Martha pouted this time, "Sometimes the universe stinks."

They were in Martha and Mickey's flat, waiting for the day to end. The Doctor looked incongruous sitting at their kitchen table, tapping his fingers and toes to an annoying, unheard beat.

"Doctor, do you realize what you're doing?" asked Martha.

He knocked four times.

Looking aghast, he flexed his fingers and glared as if to scold the digits. "Don't you do that!" he shouted at the palm of his hand.

"Oh no, the Doctor's lost it." Mickey shook his head, "No wait, that implies he was once sane."

Martha sighed for the umpteenth time that night and took the Doctor's hand in hers. "It's going to be alright Doctor, I swear."

"Yeah," her husband chimed in, "It'll be fine. And I've met Donna, the Master's the one who should be scared."

Well… she was very shouty. But the Doctor knew that despite everything that Donna was, and probably still is, the Master had already succeeded. She didn't even know he was coming. Was it lucky he'd found her? Just in time to be too late.

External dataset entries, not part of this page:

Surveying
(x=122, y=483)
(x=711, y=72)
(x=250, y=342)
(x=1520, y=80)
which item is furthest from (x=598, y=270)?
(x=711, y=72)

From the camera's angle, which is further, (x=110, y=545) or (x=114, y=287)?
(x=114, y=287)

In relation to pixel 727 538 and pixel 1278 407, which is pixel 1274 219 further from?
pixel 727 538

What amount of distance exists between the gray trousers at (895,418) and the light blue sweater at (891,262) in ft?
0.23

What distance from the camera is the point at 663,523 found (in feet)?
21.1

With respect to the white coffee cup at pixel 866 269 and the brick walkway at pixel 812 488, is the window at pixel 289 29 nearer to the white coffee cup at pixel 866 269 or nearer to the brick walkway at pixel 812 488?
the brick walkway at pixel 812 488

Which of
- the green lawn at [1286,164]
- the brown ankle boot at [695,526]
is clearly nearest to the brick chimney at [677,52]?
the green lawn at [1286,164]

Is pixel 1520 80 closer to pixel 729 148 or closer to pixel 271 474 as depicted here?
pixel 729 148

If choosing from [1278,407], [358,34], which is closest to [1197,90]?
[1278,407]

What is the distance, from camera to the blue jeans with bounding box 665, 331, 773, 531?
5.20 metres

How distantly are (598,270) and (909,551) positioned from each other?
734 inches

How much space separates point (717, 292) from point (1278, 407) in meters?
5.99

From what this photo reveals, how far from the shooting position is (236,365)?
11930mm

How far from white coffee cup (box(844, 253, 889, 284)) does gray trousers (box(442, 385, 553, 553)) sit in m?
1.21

Donna hadn't seen the Doctor coming. Who could predict a pretty, skinny alien walking into their life? Or was abducting her from her life the more apt description?

She bit down on the inside of her cheek to stifle the grin. "So are you gonna keep travelling even after Gallifrey's back or do you think you'll want to stay a bit?"

The Master smirked, "I think my wife might chain me up in the yard for the first little while." He remembered her threatening that exact thing when the Doctor had missed the birth of their third son. She had been a formidable lady. And he'd respected her, even as they got on less and less as years went by. "I have a habit of slithering out of things."

Donna all but grinned. "Will I get to meet her?" She took his hands and tried not to spook the poor idiot. He used to be so bad at sharing. Time had fixed him, it seemed.

"Oh no, 'course not. No human has ever set foot on Gallifrey," at her stricken expression he backpedaled. "But I'll visit, of course. It's just that the missus has never been one for travelling."

An awkward silence settled between them like a vast chasm.

"Alright then Alien Boy," she clapped her hands together and rolled her shoulders. "Let's get started."

"Ready when you are, Donna."

Long fingers pressed gently into her temples and his warm palms cupped her cheeks.

She felt so safe.

They made eye contact.

He's the best friend she has in the world.

She could feel the cold mist of his presence in her mind. It felt like a sieve of sand was being pored into her head, slow, sinking, drowning.

She would do anything for him.

And suddenly she knew Gallifrey. She had travelled the dusty wastes, walked the smooth stone streets beneath the towering glass city. She knew its' people; logical and weary with the weight of all the knowledge of the universe on their strangely adorned shoulders. Gallifrey was a sea of red robes and ancient eyes.

It was beautiful.


"BETTER PLAN!" the Doctor suddenly leapt up from the table and dashed for the door. "Mickey, get the forklift! We're moving the Tardis."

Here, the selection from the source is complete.